Da Engenharia à Música

Recuando no tempo, explica como optou pela música, embora com muitas variáveis.  “É curioso que fiz o Secundário na área das Ciências e Tecnologias. Sempre tive a Engenharia como foco e entrei no curso de Engenharia e ao mesmo tempo no Curso de Escola Superior do Porto. Durante algum tempo estive nos dois cursos, mas acabei por optar por fazer o curso superior de Produção e Tecnologias da Música. Depois de acabar esta licenciatura regressei aos Açores e inscrevi-me nos preparatórios de Engenharia na Universidade dos Açores, mas como estava a trabalhar no Teatro Micaelense e o trabalho era tanto, decidi fazer uma paragem.

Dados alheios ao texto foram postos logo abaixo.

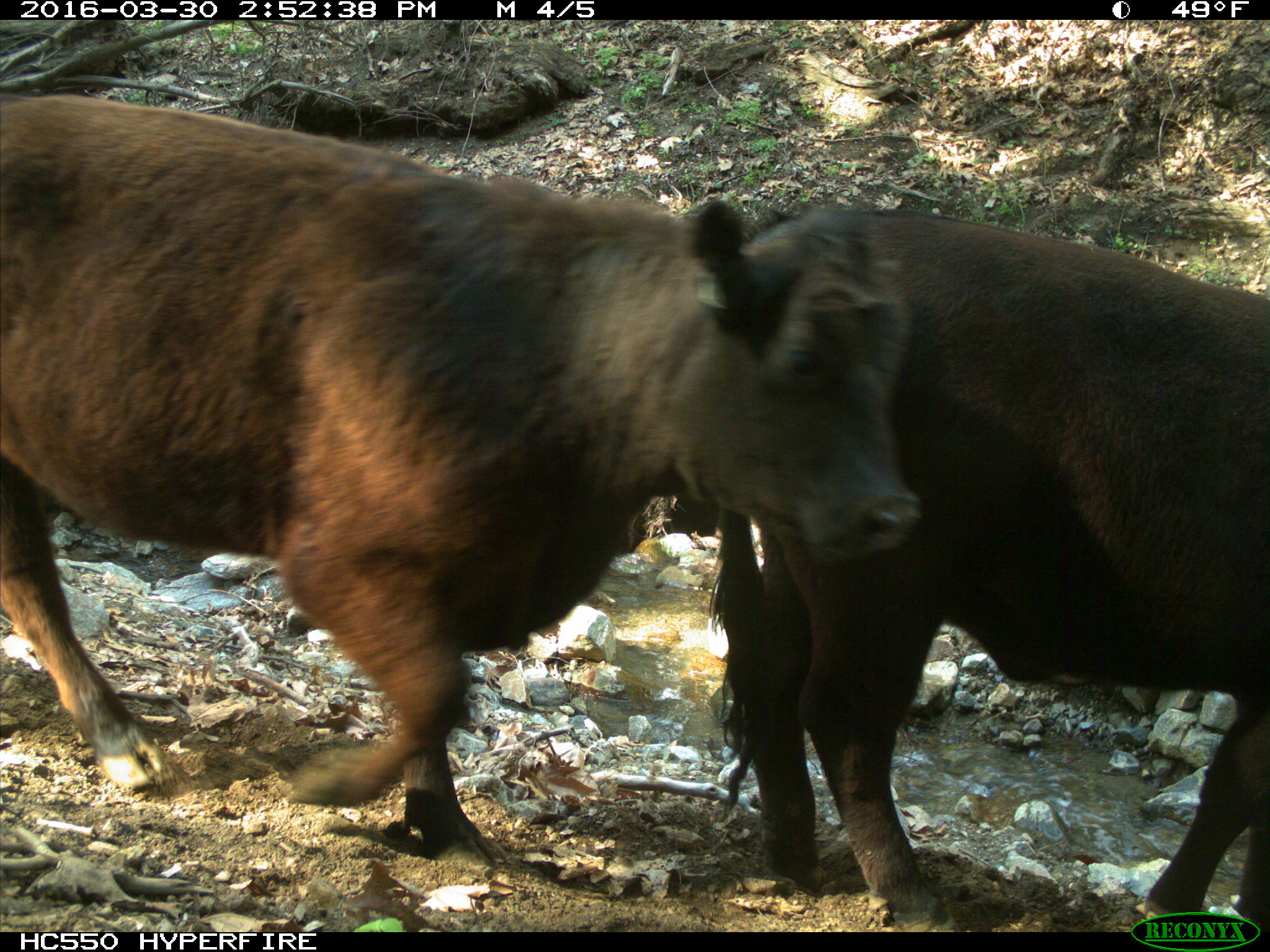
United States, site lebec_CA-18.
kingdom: Animalia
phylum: Chordata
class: Mammalia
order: Artiodactyla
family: Bovidae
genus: Bos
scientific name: Bos taurus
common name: domestic cow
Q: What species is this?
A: Bos taurus (domestic cow).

O curso está em stand by”. Mas mesmo assim não parou. “Como estava a dar aulas, decidi que devia fazer a profissionalização. Ingressei no mestrado em piano na Universidade de Viseu”. Com tantas vertentes o dia-a-dia é trabalhoso. “Não vou dizer que tem sido fácil, mas desde que estou cá tenho conseguido viver da música. Se pudesse só tocar era melhor, mas não posso fazer isso. Contudo, como tenho a minha base de sustento, através da docência, é mais fácil arriscar em outras áreas de trabalho”, diz, acrescentando que nos Açores “só não triunfa quem não quer. Viver só da música é praticamente impossível, mas consegue-se viver com outros trabalhos. Nos Açores houve quem já arriscasse viver só da música, mas isso é uma situação muito precária, como verificamos durante a pandemia”, recorda o pianista.